Bot detection
Annotates events with user.botScore (0-99, higher = more bot) and user.agentScore (0-99, higher = more AI agent). Optionally writes user.agentProduct (matched UA substring). Never drops events — destinations filter via mapping.
Installation
- Integrated
- Bundled
Configuration
This transformer uses the standard transformer config wrapper (consent, data, env, id, ...). For the shared fields see transformer configuration. Package-specific fields live under config.settings and are listed below.
Settings
| Property | Type | Description | More |
|---|---|---|---|
input | input | Input signal sources, resolved via getMappingValue against { event, ingest }. v1 only reads userAgent; other fields reserved for v1.1 header heuristics. | |
userAgent | any | array | ||
ip | any | array | ||
acceptLanguage | any | array | ||
acceptEncoding | any | array | ||
secFetchSite | any | array | ||
secFetchMode | any | array | ||
secFetchDest | any | array | ||
secFetchUser | any | array | ||
secChUa | any | array | ||
secChUaMobile | any | array | ||
secChUaPlatform | any | array | ||
output | output | Output paths for bot/agent annotations. | |
botScore | string | Path for bot score (0-99, higher = more bot). Default: "user.botScore". Use "ingest.*" to route to pipeline scratch instead of the event. Empty string or omit = skip. | |
agentScore | string | Path for AI agent score (0-99). v1 emits 0 (no match) or 95 (UA-map match). Default: "user.agentScore". | |
agentProduct | string | Path for matched UA substring (e.g. "ChatGPT-User").

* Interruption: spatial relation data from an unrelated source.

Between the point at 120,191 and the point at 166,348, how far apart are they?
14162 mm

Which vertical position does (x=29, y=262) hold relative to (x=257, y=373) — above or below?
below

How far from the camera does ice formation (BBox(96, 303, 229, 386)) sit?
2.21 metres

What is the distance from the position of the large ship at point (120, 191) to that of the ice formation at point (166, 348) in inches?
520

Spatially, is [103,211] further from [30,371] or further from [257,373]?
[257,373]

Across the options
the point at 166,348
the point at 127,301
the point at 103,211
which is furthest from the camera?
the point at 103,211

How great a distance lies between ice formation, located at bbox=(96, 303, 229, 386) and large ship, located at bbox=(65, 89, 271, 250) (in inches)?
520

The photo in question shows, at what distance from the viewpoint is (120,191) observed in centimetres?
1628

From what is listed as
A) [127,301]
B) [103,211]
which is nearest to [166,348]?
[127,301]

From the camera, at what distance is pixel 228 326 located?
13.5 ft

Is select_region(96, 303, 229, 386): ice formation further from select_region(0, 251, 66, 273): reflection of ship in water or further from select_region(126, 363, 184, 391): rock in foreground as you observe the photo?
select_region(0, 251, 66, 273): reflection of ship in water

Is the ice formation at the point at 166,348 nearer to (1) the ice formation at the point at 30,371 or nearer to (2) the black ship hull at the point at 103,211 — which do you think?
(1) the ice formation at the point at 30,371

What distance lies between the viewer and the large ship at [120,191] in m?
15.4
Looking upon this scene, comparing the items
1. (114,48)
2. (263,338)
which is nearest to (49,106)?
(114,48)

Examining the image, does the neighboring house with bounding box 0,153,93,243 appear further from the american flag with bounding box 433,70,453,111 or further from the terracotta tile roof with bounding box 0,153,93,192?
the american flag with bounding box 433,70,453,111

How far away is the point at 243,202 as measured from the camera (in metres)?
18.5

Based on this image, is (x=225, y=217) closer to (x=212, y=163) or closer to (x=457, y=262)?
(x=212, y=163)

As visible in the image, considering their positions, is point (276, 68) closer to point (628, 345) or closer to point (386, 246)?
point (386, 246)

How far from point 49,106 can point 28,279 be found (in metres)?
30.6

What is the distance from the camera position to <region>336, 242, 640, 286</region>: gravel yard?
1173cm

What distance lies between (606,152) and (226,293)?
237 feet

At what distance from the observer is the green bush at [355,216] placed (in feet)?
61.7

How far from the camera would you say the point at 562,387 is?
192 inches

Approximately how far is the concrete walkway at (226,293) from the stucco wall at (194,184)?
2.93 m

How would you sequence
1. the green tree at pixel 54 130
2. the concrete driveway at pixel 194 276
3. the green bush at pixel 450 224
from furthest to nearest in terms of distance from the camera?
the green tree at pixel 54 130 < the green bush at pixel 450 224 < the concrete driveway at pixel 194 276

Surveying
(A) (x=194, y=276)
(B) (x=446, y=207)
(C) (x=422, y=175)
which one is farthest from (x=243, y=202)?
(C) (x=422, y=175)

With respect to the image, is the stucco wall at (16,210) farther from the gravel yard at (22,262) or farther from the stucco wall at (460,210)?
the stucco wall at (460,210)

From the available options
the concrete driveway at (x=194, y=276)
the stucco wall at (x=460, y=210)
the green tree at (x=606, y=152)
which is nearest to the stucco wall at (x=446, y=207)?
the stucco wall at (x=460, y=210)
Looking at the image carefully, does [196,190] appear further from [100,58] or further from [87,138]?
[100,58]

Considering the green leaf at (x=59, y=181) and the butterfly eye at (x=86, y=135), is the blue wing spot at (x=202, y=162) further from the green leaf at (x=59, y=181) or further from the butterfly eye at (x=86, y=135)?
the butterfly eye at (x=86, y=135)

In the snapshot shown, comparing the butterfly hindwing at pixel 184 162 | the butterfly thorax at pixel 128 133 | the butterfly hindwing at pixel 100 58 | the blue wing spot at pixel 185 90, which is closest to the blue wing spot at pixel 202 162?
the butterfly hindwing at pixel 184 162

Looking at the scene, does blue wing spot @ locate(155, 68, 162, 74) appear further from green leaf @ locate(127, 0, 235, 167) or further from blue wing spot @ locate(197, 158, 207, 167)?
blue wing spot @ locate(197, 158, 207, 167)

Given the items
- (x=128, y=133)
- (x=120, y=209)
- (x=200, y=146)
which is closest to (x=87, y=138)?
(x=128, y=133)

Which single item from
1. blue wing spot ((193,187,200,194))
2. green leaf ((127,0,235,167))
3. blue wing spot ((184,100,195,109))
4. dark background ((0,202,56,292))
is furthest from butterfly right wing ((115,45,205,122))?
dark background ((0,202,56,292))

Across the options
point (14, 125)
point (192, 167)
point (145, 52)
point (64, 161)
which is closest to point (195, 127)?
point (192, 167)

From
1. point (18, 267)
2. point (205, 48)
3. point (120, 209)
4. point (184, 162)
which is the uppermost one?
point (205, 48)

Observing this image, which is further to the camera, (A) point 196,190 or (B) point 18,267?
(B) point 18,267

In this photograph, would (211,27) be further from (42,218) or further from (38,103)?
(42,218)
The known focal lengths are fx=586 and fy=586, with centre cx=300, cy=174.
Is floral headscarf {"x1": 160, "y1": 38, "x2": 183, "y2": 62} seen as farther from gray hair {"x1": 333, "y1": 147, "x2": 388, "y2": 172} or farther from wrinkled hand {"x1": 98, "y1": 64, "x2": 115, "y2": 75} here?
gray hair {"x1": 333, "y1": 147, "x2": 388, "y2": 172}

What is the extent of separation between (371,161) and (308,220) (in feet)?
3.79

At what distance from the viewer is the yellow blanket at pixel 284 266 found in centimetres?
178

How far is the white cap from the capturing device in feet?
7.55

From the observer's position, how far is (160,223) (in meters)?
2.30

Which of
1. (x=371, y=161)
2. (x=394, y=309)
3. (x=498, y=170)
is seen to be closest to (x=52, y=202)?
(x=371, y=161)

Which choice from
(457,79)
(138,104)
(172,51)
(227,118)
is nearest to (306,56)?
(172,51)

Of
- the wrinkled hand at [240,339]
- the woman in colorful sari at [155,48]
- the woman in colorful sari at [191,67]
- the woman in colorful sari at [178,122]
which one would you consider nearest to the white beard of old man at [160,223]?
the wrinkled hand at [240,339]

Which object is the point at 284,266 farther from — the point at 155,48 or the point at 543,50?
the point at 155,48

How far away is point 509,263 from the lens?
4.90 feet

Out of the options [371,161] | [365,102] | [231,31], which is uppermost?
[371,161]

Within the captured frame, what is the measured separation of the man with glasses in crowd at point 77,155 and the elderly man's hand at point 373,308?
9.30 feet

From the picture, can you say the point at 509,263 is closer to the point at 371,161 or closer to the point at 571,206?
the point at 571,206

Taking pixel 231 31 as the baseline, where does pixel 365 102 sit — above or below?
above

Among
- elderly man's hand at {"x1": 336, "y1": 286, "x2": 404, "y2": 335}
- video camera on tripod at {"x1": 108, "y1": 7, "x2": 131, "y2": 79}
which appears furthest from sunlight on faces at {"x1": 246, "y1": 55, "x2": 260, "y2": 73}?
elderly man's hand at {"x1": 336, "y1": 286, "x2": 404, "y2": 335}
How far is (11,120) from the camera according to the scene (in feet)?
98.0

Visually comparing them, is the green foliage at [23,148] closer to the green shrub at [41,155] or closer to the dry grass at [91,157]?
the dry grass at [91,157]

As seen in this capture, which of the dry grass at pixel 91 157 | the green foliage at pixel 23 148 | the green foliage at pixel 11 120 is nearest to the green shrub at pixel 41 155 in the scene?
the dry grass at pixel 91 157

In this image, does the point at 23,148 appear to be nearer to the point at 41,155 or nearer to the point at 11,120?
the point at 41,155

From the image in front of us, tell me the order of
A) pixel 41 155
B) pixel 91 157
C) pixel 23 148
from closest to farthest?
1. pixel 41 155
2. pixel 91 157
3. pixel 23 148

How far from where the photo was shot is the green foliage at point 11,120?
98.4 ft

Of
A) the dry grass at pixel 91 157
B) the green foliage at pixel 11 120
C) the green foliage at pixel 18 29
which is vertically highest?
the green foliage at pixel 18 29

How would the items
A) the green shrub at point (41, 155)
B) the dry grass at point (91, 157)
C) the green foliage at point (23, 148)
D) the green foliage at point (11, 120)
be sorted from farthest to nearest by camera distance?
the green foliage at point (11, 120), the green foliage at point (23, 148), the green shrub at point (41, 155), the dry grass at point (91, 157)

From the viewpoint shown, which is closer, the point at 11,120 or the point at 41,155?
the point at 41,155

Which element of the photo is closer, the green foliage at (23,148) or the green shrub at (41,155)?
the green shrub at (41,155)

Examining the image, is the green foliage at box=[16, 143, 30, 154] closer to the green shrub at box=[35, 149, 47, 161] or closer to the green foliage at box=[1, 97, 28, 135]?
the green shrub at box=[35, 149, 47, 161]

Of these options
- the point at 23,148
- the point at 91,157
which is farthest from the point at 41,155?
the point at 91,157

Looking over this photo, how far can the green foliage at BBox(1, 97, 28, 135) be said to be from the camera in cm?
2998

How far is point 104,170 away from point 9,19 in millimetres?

Off by default — set to enable. |
Mapping
This package does not define custom rule-level settings. For the standard rule fields (consent, condition, data, batch, name, policy) see mapping.
Examples
ChatGPT-User (user-action AI)
A real human routed an AI to fetch this page. botScore high but lower than crawlers — agentProduct lets destinations keep this traffic.
GPTBot training crawler
OpenAI training crawler. Both botScore and agentScore are high.
Human visitor (Chrome)
Modern Chrome UA. No bot or agent signals.
Source prerequisite
The transformer reads userAgent from ctx.ingest (default path ingest.userAgent). The upstream server source must populate it via config.ingest. Without it, every event scores 70 (missing-UA baseline).
Detection layers (v1)
- isbot — catches curl, wget, python-requests, headless Chrome defaults, well-known crawlers.
- Curated AI agent map — vendor self-declared UAs across OpenAI (GPTBot, ChatGPT-User, ChatGPT-Agent, OAI-SearchBot), Anthropic (ClaudeBot, Claude-User, Claude-SearchBot, Claude-Code, legacy anthropic-ai), Perplexity, Mistral, Meta (Meta-ExternalAgent, Meta-ExternalFetcher), Google (Google-CloudVertexBot, Google-Extended), Apple (Applebot-Extended), Amazon (Amazonbot), DuckDuckGo (DuckAssistBot), ByteDance (Bytespider), Common Crawl (CCBot).
Destination filtering recipes
Drop all bots: event.user.botScore > 50
Drop crawlers, keep user-action AI: event.user.botScore > 50 AND event.user.agentProduct NOT LIKE '%-User'
AI traffic report: event.user.agentScore > 50, grouped by event.user.agentProduct
Not in v1
Header consistency heuristics (Sec-Fetch / Sec-CH-UA / Accept-Language), ASN / datacenter-IP, reverse DNS verification, web-side runtime checks, behavioral signals, TLS / JA4. See the README's "Not in v1" section for the full roadmap.
Limits
Will not catch residential-proxy + stealth Chrome, CAPTCHA-solver farms, or real-browser-as-a-service. For that threat model use a commercial vendor (Cloudflare Bot Management, DataDome, HUMAN).